Count the lines in the items below that contain the string "instances", treating uppercase and lowercase as different. Reply with the number only.

++++++

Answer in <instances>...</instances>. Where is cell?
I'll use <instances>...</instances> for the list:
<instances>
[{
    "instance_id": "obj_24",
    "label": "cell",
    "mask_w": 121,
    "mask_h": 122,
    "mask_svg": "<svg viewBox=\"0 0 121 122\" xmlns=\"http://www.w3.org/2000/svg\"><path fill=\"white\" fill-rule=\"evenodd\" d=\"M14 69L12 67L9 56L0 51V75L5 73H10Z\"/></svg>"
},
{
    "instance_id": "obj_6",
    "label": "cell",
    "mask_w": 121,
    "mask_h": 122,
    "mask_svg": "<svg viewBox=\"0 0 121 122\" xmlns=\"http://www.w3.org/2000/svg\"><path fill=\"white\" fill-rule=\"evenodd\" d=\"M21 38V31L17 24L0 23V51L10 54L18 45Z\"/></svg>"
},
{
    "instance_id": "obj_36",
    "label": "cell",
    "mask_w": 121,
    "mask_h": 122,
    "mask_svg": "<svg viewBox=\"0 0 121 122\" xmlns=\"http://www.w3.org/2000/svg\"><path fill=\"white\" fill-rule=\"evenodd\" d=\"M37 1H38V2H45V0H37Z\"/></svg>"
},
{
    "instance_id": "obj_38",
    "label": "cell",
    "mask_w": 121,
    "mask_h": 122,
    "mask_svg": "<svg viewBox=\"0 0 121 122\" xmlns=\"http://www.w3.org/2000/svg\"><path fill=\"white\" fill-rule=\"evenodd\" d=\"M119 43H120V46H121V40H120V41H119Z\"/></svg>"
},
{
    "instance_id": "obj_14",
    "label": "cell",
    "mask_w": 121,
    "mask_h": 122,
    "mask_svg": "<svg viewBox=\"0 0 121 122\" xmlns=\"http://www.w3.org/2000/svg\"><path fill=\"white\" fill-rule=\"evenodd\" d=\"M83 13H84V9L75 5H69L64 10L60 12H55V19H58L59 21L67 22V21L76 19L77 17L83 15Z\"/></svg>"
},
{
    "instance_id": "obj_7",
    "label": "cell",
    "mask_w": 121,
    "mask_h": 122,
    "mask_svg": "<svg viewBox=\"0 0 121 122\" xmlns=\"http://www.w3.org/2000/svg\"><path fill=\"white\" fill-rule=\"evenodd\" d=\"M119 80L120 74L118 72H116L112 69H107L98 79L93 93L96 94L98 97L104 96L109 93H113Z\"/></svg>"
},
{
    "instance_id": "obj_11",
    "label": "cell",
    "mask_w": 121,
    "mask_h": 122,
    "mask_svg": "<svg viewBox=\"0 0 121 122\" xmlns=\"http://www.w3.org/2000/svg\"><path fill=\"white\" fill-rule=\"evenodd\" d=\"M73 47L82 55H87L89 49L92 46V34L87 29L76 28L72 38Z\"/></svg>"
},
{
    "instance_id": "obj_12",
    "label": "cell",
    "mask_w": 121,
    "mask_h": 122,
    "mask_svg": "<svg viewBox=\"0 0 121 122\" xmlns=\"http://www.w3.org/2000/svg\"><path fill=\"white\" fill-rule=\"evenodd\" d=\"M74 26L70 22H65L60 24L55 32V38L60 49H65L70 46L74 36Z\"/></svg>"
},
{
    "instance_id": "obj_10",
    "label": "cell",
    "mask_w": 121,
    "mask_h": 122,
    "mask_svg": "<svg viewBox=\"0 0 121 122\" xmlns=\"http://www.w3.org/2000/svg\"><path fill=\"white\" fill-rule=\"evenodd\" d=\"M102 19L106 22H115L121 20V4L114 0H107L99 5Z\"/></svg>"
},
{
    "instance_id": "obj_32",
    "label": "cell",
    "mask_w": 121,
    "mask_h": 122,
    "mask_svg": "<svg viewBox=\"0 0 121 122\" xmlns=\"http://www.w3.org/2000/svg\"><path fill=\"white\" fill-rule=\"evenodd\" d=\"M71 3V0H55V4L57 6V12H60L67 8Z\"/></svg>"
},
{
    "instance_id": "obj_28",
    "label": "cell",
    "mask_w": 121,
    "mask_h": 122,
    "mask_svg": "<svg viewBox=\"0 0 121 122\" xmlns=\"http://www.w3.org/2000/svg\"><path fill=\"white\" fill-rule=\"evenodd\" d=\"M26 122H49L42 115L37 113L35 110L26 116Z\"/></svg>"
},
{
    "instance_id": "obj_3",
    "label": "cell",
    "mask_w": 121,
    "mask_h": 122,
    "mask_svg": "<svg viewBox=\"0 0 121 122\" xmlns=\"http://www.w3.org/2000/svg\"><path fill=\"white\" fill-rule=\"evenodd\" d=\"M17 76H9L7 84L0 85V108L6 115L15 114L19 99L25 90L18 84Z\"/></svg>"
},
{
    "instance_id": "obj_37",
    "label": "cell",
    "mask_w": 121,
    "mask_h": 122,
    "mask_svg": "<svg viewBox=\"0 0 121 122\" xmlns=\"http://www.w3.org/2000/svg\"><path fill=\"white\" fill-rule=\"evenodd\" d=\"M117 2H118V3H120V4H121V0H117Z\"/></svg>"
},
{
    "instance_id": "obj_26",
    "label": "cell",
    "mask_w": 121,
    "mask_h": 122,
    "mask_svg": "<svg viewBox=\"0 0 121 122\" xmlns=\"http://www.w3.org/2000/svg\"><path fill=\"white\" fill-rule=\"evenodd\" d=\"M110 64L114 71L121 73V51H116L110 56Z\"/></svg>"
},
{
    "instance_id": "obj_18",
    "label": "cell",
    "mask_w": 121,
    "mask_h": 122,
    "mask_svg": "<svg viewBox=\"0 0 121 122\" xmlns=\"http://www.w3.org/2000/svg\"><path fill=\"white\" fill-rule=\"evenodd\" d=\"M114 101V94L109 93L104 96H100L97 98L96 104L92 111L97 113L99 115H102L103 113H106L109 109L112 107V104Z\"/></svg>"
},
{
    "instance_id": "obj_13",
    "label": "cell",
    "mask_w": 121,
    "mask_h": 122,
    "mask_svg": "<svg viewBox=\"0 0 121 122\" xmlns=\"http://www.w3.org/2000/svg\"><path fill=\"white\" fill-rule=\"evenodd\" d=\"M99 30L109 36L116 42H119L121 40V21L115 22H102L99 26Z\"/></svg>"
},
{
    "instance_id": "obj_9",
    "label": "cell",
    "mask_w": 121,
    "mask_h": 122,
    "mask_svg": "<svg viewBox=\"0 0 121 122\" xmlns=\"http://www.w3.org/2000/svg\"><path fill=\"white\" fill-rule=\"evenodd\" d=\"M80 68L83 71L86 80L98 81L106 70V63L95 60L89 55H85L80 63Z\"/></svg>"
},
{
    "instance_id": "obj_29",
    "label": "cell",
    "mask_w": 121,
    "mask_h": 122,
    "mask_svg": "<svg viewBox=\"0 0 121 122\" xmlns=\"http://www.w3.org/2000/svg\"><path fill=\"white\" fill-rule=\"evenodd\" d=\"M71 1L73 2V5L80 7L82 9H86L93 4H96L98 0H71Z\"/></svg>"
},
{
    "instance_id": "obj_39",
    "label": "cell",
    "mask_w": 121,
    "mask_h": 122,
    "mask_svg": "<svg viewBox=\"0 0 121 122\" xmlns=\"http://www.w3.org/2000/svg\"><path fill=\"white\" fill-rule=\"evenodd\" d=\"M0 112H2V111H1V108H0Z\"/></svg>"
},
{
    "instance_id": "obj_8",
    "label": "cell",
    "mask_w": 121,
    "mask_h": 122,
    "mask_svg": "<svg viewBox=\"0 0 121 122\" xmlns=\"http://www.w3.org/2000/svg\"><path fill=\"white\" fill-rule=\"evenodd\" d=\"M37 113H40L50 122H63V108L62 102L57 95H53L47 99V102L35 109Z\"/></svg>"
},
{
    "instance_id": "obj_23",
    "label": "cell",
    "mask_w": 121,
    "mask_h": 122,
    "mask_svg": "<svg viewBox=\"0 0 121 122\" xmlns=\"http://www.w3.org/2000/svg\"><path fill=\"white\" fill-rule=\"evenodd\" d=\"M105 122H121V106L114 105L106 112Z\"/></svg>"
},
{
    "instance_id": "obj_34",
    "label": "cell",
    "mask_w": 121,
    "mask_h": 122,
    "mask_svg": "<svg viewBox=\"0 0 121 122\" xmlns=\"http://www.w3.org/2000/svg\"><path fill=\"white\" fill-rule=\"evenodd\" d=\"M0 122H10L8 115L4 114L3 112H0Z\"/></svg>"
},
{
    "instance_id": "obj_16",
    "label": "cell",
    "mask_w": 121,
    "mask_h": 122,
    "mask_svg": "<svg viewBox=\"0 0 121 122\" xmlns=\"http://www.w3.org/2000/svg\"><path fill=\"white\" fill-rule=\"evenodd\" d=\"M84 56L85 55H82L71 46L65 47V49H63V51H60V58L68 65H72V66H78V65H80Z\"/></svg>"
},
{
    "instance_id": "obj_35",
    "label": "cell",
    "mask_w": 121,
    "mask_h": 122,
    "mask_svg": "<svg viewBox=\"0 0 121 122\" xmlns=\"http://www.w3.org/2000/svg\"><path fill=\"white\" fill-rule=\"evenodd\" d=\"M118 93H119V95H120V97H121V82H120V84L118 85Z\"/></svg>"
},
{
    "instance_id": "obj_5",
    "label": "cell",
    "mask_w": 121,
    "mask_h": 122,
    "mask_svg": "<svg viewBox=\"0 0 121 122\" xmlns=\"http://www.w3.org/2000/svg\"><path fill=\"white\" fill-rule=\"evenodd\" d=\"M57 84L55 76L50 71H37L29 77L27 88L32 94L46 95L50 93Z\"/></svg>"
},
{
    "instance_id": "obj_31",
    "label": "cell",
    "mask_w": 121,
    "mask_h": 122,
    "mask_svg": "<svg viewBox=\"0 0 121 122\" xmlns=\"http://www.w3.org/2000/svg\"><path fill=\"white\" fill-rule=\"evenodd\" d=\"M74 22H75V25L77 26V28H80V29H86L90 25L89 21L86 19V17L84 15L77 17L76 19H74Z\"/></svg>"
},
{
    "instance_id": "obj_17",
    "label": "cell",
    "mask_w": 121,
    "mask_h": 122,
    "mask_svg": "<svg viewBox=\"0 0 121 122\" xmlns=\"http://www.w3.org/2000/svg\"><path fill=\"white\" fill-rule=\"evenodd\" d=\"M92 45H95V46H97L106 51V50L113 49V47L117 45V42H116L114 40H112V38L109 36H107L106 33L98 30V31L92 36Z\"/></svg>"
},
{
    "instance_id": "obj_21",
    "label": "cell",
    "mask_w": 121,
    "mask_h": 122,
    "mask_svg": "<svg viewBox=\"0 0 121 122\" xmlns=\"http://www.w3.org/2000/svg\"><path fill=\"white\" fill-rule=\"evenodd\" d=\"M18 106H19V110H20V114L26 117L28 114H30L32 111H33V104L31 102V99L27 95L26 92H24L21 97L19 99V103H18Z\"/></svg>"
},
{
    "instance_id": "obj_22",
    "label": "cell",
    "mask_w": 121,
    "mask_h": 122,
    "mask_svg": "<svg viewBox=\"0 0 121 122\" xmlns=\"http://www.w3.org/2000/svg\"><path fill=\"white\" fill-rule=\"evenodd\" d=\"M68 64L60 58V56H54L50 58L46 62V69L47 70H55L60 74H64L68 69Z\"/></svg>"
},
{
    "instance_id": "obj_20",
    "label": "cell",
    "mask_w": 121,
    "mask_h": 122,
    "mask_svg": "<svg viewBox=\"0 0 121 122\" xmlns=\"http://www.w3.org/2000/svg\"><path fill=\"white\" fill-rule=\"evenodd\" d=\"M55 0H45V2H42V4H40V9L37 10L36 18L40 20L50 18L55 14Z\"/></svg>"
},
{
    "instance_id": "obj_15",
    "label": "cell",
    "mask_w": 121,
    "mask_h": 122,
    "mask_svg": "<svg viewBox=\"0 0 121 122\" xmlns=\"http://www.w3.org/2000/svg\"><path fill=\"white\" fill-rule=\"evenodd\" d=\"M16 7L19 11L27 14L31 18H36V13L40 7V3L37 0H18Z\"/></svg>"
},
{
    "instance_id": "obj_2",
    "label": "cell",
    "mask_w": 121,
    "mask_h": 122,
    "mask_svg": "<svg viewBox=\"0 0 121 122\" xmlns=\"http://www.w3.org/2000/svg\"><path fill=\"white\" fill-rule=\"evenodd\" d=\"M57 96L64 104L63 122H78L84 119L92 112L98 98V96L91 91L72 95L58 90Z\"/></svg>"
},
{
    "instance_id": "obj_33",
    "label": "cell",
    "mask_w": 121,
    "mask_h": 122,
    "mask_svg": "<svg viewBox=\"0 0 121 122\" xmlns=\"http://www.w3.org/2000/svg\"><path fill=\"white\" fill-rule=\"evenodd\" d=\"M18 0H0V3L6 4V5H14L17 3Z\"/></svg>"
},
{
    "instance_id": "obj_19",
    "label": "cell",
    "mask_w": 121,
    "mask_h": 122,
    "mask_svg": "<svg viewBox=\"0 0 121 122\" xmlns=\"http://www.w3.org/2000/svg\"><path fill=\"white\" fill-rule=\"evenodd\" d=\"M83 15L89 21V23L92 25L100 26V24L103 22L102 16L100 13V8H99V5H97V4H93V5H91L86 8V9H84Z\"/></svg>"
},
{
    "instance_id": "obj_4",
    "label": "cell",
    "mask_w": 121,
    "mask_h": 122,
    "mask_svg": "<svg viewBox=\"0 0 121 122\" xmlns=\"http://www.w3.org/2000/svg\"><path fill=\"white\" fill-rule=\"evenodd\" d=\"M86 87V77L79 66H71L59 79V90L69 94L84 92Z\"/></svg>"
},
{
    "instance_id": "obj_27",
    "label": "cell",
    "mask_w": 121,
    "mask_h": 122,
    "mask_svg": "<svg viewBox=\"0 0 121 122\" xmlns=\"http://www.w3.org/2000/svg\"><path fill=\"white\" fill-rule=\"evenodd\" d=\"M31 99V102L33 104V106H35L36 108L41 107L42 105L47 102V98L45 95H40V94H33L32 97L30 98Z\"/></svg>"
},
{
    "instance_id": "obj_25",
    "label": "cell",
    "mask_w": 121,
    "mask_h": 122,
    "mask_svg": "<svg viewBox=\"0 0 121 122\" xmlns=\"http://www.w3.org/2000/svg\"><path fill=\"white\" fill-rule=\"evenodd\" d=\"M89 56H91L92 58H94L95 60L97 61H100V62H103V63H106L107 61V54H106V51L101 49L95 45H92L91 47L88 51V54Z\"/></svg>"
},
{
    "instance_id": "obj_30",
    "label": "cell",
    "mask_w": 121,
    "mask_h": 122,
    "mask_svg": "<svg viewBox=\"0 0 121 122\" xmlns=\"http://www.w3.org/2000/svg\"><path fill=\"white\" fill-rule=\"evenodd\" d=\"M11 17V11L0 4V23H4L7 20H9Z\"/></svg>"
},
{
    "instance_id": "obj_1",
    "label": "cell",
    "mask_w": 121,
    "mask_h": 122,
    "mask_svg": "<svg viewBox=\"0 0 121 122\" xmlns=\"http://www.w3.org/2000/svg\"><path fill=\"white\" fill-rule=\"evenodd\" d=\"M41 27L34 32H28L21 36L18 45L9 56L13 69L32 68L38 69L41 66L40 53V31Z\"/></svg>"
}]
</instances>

++++++

- TASK OUTPUT
4